Isobel shook her head. She took another bite of ice cream, then, shivering, set it aside on the sill next to her. She slid off the window ledge and, easing down, settled on the roof beside him, all too conscious that now a space of mere inches existed between them.

“I need to tell you about something,” she whispered.

He stuck his spoon into his ice cream and, reaching over her, set it on the window ledge next to hers. He raised his eyebrows expectantly, maybe even a little curiously.

“I had a dream last night,” she continued, half surprised he’d given her his full attention sans his usual dry remark or disparaging comment. “About Poe— I think,” she added.

His cool expression didn’t change. “Poe?”

“Yeah.” She nodded, biting her bottom lip, afraid she might be alone in this after all.

“What happened?” he asked, seeming to take her seriously enough, though that could have been because of the way she’d been staring at him—wide-eyed, thirsty for him to believe.
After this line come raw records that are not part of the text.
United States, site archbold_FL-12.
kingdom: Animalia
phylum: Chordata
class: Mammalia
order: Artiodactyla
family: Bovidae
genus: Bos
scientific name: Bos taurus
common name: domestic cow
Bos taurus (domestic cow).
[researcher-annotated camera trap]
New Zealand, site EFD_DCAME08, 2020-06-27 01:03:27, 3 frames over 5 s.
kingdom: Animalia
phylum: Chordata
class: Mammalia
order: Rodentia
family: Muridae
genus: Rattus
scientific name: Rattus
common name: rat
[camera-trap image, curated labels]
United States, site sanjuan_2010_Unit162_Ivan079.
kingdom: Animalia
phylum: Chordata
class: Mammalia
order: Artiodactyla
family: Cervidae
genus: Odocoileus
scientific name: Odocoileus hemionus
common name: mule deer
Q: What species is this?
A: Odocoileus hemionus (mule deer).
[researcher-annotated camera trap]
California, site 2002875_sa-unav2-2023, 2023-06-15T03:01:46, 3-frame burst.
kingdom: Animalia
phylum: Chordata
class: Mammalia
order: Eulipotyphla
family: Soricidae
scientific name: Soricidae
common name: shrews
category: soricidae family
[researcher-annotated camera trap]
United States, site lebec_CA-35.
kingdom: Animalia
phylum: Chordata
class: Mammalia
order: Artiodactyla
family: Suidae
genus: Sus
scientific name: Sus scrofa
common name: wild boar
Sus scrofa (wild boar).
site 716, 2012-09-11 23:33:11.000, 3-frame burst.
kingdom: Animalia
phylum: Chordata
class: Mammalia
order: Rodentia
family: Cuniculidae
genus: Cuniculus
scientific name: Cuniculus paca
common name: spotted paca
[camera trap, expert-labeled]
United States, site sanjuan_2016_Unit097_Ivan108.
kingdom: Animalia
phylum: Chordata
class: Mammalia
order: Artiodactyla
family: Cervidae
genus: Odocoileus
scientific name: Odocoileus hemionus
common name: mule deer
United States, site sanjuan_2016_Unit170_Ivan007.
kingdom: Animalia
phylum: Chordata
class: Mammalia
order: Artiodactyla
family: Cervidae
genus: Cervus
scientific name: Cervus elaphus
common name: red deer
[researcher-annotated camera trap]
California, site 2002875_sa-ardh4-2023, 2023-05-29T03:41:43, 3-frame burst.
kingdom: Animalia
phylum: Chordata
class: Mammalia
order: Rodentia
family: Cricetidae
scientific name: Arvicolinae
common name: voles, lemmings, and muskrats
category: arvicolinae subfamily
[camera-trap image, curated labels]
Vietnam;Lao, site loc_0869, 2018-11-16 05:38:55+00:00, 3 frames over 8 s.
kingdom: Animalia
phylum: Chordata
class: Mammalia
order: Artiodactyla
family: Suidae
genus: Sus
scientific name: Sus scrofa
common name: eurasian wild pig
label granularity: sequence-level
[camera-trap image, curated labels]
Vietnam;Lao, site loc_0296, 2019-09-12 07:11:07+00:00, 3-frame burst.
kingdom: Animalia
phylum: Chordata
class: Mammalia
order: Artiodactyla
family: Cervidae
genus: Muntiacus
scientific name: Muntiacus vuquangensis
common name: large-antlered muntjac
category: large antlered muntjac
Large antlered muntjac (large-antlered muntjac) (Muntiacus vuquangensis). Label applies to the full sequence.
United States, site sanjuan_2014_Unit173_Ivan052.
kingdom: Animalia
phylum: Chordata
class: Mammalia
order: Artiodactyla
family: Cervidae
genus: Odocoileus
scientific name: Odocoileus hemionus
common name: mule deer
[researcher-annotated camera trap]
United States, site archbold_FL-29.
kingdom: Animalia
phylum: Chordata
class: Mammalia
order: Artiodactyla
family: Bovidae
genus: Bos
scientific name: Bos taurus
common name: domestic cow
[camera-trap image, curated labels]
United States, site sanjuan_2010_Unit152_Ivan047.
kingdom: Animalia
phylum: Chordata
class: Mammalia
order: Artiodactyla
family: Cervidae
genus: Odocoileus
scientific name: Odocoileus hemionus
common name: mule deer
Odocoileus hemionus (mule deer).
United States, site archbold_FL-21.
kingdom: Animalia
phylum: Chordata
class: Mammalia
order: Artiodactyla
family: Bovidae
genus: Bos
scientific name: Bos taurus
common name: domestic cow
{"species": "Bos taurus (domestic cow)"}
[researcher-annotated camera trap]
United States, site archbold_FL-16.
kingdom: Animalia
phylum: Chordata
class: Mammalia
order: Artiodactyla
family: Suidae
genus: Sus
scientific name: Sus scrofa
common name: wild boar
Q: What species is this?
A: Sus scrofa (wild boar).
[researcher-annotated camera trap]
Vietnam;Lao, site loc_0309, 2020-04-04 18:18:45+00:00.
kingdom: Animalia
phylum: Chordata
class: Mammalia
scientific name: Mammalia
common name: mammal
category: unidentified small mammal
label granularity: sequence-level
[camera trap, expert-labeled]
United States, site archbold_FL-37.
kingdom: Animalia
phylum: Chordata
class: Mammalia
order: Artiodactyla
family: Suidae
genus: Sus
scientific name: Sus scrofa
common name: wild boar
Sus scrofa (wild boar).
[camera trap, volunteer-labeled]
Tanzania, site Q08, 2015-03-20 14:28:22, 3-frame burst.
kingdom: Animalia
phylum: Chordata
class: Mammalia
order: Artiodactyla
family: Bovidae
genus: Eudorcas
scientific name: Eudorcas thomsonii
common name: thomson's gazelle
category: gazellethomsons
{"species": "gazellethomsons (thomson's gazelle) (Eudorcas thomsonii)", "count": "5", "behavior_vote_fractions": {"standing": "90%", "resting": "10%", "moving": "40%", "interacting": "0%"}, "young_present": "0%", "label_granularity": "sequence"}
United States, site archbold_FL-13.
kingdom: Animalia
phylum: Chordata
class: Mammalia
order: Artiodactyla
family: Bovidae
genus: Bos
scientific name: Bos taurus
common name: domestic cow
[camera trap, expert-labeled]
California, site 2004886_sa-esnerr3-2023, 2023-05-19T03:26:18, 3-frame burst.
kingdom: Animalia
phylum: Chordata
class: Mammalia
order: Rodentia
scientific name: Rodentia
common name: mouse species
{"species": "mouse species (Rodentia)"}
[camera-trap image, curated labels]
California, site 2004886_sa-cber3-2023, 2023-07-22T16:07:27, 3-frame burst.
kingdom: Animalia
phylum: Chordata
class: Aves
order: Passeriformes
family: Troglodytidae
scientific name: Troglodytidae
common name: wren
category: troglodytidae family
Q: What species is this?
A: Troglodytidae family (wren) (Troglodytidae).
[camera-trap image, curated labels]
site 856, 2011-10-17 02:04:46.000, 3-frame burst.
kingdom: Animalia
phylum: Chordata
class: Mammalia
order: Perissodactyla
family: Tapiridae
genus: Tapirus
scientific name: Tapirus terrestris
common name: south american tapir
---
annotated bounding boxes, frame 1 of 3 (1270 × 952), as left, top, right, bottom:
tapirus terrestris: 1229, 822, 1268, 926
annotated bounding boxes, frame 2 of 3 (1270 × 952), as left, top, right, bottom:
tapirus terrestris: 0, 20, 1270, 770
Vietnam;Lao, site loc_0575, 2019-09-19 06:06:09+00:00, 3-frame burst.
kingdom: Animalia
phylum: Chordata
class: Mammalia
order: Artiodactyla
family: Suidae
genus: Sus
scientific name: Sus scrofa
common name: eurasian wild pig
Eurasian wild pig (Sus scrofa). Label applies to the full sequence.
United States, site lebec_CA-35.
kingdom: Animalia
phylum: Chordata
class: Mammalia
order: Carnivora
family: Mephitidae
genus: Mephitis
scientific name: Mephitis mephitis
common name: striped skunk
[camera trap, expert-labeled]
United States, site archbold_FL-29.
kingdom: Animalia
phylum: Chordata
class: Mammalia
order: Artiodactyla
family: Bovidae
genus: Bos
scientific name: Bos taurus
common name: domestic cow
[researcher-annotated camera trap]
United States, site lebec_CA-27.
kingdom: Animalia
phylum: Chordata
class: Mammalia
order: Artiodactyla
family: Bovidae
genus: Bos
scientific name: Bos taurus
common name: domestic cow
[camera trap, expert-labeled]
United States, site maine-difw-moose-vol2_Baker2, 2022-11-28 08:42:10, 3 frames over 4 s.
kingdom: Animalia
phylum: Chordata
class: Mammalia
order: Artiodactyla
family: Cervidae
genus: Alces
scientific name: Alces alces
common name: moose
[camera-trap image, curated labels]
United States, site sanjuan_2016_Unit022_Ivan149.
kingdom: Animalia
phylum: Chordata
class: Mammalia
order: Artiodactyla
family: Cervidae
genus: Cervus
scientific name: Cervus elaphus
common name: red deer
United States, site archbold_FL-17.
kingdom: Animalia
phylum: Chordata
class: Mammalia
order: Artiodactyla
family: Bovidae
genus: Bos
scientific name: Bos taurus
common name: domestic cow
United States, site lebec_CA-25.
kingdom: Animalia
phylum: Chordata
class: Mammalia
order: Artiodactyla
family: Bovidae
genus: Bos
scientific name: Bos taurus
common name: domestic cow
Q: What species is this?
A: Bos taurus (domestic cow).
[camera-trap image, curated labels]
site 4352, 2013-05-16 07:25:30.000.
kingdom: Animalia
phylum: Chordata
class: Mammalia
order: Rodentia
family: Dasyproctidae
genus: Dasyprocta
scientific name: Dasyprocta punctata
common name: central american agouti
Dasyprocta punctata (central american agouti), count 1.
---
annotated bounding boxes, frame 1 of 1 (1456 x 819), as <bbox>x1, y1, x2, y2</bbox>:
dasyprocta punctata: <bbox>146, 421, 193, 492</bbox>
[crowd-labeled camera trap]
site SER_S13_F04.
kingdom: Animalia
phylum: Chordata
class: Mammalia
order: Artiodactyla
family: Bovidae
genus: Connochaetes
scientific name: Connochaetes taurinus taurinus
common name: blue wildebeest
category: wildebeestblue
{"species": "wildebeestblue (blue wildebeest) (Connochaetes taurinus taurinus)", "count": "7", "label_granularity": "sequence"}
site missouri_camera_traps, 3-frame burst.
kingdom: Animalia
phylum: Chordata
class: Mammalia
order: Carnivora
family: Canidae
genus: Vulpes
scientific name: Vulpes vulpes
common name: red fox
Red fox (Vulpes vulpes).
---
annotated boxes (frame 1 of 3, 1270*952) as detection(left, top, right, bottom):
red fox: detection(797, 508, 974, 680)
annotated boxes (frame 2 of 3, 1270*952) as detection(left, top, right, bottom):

His question was the waving checkered flag she’d been waiting for. “Your Poe book,” she said, then stopped when she realized that in order to tell him the rest, she would have to admit to tossing it in the trash. Maybe she could modify the truth a little and say she’d lost it instead.

Then something else stalled her. From inside her room came another quiet knock at her door.

“Isobel?” her mom called. What was this? Parent-daughter conference night?

“Ugh,” she growled, poking her head over the windowsill. Between the two ice cream cartons, she could see her locked door handle jiggling.

“Go,” he said.

She glanced at him, just in time to watch him sink into the shadows, lying back against the roof. His legs outstretched, he crossed them at the ankles, the toes of his boots now the only visible part of him within the line of light streaming from her window. “I’ll wait.”

“Isobel?” her mother called again. “Why is this door locked?”

Trying to be ladylike about it, Isobel crawled back through the window, shutting it as quietly as she could manage. She pulled down the shade once more to hide the ice cream cartons, then opened her door.

“Isobel, what are you do—?”

“I’ve been trying to get ready to take a shower.”

Her mother regarded her strangely for a moment, a basket of Danny’s laundry tucked under one arm. She smiled halfway, then said, “I guess you really are feeling better now that you’re snapping at me.”

Isobel frowned, feeling guilty at seeing her mother’s only lightly masked relief at the return of her daughter from Zombie World. “I’m not snapping,” she said. “What is it?”

“Brad’s here. He brought your homework.”